A man approached and said, “Did you know it takes four seconds to fall from the deck to the water? You’re going 75 miles an hour when you hit the surface.”
“No kidding?” I shook my head, astonished that a stranger would tell another stranger such trivia.
We pedaled across the span—which according to the brochure, measures one point seven miles—to Sausalito for lunch.
Later I walked with Eileen through Pacific Heights and, from a metal chair in a sidewalk café, watched the foot traffic in the Castro as the waitress served cappuccinos. We played tourist roaming the neighborhoods, the Trolley Car Museum, and the twisty Lombard Street. We sampled chocolates at Ghirardelli’s’ and tossed some wrinkled bills into a street performer’s upturned beret. On Fisherman’s Wharf, a vendor handed me a flower for a dollar; I passed the long-stemmed rose to Eileen as I kissed her cheek.

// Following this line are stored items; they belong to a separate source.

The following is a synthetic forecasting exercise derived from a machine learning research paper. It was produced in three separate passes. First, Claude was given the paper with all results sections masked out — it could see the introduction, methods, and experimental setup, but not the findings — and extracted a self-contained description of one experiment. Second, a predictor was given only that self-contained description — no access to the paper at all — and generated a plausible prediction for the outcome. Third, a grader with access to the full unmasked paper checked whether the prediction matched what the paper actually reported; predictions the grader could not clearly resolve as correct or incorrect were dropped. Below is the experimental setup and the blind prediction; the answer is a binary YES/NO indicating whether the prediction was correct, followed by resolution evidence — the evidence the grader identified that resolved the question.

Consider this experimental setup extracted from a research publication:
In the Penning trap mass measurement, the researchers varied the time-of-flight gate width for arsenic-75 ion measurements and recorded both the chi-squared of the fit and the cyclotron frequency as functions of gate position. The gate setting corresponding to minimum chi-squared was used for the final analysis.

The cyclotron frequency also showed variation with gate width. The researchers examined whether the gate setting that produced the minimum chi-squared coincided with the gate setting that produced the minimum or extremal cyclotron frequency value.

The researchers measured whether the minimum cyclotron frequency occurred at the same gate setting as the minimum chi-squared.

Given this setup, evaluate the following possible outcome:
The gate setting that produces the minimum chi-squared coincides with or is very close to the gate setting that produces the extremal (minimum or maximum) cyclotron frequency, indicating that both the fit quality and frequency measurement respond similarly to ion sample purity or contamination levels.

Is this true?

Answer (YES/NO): NO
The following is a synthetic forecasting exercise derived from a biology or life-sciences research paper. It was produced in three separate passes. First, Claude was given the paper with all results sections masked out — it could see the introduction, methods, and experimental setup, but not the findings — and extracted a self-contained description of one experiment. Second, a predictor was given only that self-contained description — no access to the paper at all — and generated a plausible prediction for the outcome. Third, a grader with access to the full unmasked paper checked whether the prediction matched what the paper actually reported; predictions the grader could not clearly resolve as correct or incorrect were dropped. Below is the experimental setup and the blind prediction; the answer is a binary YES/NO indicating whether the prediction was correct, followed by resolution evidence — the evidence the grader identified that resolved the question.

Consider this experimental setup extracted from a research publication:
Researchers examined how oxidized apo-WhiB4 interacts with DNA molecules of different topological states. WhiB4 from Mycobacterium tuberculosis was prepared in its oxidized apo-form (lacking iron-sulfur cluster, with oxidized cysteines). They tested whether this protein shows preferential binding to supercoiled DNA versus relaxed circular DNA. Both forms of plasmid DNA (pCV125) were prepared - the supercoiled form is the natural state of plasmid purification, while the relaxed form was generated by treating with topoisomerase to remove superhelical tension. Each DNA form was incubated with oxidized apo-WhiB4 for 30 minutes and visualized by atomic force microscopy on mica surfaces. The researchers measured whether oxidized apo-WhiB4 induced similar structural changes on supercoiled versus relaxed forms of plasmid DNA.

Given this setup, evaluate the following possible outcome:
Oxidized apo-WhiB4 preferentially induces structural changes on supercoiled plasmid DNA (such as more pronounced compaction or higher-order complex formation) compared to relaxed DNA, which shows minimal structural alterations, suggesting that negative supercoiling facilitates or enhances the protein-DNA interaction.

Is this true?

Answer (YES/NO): NO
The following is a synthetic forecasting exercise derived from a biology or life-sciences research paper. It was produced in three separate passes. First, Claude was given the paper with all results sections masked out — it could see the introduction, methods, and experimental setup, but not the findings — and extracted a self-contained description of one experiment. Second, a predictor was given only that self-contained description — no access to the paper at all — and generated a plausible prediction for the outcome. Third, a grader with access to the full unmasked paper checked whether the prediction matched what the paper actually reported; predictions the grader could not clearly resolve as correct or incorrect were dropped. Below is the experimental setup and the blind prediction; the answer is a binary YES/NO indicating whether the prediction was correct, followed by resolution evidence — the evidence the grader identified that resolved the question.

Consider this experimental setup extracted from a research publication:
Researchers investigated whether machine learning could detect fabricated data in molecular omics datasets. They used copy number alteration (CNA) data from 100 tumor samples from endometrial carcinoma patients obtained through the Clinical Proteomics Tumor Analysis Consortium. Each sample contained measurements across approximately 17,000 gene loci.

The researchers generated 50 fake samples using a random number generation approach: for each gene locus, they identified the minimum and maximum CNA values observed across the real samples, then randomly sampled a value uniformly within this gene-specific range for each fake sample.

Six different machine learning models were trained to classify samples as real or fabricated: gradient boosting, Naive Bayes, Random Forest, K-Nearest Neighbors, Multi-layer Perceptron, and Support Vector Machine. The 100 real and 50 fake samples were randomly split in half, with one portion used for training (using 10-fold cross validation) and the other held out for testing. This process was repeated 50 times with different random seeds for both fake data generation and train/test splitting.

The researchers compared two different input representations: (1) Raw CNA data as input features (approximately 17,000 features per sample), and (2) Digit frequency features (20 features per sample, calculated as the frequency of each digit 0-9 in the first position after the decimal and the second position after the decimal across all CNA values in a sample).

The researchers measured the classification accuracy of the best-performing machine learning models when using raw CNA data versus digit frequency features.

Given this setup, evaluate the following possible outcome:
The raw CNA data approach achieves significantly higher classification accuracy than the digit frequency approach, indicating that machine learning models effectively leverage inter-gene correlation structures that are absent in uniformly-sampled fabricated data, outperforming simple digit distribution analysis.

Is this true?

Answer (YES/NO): NO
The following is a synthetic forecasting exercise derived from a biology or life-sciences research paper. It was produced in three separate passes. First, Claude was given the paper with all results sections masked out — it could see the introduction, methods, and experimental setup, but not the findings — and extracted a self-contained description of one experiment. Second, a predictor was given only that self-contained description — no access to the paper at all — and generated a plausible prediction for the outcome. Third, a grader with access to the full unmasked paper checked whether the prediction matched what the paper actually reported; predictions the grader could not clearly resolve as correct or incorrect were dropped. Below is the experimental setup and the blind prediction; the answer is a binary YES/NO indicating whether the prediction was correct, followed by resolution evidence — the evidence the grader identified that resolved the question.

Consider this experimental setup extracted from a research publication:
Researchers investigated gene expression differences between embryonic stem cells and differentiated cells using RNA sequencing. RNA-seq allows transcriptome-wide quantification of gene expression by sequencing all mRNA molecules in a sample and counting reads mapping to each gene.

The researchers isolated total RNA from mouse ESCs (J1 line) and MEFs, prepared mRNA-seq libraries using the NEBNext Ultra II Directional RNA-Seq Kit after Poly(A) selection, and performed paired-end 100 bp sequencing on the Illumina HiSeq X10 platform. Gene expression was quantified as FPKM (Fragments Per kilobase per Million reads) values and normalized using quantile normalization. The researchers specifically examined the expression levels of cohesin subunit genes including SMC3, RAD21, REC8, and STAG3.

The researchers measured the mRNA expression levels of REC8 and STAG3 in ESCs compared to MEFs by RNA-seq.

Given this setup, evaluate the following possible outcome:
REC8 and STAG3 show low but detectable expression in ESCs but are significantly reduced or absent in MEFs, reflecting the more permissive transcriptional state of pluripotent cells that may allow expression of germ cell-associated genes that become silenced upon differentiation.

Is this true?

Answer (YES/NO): NO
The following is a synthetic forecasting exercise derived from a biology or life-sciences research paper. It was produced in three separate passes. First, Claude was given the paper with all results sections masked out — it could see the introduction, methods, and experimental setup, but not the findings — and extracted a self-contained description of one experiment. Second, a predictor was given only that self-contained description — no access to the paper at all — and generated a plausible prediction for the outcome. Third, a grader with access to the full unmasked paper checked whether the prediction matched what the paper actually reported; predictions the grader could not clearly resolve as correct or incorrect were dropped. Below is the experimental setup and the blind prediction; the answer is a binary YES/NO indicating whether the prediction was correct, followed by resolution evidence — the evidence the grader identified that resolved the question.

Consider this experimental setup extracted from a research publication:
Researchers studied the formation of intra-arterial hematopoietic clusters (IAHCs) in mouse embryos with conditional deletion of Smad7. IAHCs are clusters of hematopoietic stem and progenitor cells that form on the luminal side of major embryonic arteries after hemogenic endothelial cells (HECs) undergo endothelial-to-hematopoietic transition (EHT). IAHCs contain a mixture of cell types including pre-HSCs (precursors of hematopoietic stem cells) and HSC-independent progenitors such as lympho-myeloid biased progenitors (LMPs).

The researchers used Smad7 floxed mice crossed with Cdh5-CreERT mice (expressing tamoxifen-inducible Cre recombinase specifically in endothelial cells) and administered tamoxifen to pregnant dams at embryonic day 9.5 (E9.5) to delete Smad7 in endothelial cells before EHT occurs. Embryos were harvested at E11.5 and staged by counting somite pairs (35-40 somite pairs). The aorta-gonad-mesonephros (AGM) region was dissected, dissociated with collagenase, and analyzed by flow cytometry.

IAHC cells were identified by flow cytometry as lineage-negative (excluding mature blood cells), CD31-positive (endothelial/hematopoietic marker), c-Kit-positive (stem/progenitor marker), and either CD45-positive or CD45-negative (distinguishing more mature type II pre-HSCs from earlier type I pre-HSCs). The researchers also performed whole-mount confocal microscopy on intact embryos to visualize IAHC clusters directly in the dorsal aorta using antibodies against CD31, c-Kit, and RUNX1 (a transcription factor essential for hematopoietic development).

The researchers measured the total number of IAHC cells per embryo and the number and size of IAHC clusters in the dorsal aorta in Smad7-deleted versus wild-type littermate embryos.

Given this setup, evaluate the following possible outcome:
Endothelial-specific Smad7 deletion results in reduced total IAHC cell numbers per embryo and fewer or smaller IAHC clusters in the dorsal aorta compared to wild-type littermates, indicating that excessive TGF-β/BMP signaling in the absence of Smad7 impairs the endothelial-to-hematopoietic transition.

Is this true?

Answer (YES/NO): NO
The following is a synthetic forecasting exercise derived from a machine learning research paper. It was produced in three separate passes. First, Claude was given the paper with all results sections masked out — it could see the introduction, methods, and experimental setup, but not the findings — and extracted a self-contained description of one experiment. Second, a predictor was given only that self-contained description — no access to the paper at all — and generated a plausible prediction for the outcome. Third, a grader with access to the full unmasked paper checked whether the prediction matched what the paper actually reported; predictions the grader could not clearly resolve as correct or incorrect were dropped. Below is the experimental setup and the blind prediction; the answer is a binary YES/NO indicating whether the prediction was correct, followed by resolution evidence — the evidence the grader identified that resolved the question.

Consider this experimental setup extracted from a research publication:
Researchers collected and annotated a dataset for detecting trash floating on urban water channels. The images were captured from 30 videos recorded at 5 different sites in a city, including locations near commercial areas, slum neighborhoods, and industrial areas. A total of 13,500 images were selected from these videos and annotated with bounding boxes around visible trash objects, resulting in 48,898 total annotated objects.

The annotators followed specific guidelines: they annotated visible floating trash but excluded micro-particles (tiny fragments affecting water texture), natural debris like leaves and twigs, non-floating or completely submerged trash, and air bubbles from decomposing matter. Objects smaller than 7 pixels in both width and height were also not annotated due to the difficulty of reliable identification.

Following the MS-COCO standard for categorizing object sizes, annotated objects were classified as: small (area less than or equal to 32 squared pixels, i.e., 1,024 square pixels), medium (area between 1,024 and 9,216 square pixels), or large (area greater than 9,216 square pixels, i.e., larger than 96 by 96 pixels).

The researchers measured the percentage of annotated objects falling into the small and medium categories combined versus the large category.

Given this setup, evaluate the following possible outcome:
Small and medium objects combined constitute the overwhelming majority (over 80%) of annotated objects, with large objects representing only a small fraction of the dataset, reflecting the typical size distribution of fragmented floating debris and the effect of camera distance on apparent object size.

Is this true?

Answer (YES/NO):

I can speculate that if I had been a San Francisco resident immersed in the culture and neighborhoods as Elizabeth wanted, it would have been familiar on a personal level. There would be memories of a life with friends gathering and holidays shared. That wasn’t the case.
Except for the memories made with Eileen, I have no memories here.
Still, San Francisco is a charming city to visit.